_Your instructions:_
Nothing but the lines from the one with "How great a" to the final line should be returned, each exactly as it appears.

_Spatial reasoning records:_
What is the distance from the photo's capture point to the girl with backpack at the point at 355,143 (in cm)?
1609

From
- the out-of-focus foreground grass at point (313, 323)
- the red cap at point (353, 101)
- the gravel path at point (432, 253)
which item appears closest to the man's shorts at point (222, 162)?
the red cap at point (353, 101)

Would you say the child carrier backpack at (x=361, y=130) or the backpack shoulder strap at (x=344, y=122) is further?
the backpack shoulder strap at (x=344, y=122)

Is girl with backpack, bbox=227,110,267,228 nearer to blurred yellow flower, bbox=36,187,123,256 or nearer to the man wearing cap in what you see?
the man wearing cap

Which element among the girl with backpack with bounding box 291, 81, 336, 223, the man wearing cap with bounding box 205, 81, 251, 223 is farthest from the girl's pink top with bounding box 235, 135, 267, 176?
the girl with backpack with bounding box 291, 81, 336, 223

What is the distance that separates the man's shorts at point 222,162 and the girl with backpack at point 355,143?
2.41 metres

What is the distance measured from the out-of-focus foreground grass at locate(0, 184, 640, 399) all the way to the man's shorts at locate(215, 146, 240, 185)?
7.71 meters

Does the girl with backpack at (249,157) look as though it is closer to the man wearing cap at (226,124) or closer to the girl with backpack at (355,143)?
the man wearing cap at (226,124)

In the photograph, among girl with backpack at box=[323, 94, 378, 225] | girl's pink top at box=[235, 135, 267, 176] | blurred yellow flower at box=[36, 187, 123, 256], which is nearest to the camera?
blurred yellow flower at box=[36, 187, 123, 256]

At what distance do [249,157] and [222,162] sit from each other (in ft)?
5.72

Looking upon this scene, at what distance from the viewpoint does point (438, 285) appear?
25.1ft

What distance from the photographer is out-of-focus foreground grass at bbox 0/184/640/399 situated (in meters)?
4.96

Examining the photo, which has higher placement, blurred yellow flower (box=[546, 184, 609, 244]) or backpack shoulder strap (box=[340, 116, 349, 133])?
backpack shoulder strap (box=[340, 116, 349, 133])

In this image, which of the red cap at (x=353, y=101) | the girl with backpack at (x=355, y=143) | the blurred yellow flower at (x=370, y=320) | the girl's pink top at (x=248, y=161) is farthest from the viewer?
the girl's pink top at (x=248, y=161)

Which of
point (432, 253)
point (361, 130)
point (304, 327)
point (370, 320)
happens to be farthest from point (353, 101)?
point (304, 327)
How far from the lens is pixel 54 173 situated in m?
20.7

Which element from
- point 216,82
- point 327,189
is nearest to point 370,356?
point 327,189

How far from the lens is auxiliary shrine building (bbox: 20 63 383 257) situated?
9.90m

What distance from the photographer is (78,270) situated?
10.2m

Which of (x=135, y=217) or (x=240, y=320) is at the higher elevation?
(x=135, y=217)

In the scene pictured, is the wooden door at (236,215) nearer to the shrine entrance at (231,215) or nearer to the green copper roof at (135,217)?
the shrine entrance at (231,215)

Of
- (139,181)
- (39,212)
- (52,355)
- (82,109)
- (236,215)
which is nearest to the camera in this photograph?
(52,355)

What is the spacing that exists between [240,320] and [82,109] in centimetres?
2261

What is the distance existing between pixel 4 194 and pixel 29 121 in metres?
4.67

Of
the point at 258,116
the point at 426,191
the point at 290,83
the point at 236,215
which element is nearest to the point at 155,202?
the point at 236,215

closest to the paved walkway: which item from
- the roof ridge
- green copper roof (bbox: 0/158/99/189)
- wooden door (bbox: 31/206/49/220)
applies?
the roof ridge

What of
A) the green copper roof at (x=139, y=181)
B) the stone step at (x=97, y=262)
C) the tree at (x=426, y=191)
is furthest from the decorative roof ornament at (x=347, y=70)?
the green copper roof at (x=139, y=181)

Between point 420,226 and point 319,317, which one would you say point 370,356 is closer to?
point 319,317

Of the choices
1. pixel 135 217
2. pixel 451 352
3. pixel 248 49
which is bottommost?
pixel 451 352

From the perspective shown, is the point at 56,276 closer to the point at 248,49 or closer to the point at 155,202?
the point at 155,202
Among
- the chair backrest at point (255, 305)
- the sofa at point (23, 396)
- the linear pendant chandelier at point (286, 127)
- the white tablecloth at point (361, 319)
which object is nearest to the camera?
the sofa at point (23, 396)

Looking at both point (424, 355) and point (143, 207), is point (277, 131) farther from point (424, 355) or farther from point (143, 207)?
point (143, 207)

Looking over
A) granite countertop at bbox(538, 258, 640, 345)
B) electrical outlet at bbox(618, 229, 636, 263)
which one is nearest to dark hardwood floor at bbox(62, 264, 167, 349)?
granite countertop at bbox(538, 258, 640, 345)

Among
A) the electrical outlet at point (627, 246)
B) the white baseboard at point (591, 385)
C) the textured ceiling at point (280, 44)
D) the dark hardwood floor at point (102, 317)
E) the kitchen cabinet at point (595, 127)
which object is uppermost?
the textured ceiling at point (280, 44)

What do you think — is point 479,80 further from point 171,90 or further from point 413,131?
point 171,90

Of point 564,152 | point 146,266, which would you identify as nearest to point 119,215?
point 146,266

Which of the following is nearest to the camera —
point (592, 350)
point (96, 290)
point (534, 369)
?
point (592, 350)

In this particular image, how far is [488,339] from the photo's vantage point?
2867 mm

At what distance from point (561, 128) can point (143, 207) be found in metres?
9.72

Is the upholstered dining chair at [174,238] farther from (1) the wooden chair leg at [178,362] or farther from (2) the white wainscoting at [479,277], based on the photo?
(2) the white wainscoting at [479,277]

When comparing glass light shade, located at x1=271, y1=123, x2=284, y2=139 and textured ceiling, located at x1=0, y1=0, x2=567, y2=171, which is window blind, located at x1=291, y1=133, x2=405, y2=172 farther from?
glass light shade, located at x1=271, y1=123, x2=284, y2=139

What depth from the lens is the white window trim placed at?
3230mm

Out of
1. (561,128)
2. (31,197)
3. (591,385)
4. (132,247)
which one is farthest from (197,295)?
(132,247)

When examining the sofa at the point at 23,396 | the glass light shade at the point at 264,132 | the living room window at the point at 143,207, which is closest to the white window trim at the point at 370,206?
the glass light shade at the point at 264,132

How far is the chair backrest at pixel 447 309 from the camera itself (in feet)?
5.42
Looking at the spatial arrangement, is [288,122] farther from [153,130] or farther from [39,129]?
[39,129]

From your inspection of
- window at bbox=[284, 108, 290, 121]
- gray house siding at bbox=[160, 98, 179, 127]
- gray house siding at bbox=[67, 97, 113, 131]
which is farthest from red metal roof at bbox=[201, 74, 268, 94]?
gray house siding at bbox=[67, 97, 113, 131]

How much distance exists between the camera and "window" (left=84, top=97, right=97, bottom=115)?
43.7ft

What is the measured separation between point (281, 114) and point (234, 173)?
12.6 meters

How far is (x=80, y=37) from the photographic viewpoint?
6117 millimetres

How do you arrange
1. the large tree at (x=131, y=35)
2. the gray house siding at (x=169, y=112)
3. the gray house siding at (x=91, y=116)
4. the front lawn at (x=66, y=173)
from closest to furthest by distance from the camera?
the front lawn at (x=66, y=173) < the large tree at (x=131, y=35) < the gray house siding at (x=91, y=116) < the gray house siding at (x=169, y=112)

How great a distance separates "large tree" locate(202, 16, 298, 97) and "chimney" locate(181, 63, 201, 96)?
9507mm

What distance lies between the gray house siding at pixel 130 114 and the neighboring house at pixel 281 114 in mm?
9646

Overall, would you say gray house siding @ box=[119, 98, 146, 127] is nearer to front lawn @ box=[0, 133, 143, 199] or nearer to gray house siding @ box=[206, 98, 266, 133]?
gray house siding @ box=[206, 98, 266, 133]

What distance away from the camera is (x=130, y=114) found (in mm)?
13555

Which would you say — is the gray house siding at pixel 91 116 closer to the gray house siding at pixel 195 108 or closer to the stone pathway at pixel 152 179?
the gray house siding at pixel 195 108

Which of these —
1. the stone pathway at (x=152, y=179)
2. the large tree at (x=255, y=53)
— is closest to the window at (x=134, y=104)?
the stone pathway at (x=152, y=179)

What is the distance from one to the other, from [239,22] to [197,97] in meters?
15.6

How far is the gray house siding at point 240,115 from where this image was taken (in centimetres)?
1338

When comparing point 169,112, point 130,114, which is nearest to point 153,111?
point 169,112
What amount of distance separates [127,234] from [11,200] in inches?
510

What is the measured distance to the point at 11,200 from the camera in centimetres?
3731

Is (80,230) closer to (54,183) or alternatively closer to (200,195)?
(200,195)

_Result of this task:_
How great a distance separates "large tree" locate(202, 16, 298, 97) and "chimney" locate(181, 63, 201, 96)?
9507mm

What distance lies between the gray house siding at pixel 130 114 and the neighboring house at pixel 281 114 in mm?
9646

Overall, would you say gray house siding @ box=[119, 98, 146, 127] is nearer to front lawn @ box=[0, 133, 143, 199] or nearer to gray house siding @ box=[206, 98, 266, 133]?
gray house siding @ box=[206, 98, 266, 133]

What distance away from the camera is (x=130, y=114) found (in mm)?
13555

Which would you say — is the gray house siding at pixel 91 116 closer to the gray house siding at pixel 195 108 or closer to the stone pathway at pixel 152 179?
the gray house siding at pixel 195 108

Which of these —
1. the stone pathway at (x=152, y=179)
2. the large tree at (x=255, y=53)
— is closest to the window at (x=134, y=104)?
the stone pathway at (x=152, y=179)

What is the distance from one to the other, from [239,22] to [197,97] in meters?
15.6

How far is the gray house siding at point 240,115 from where this image was taken (in centimetres)?
1338

When comparing point 169,112, point 130,114, which is nearest to point 153,111?
point 169,112
What amount of distance separates [127,234] from [11,200] in inches?
510

What is the measured distance to the point at 11,200 from the camera in centimetres?
3731

Is (80,230) closer to (54,183) or alternatively closer to (200,195)?
(200,195)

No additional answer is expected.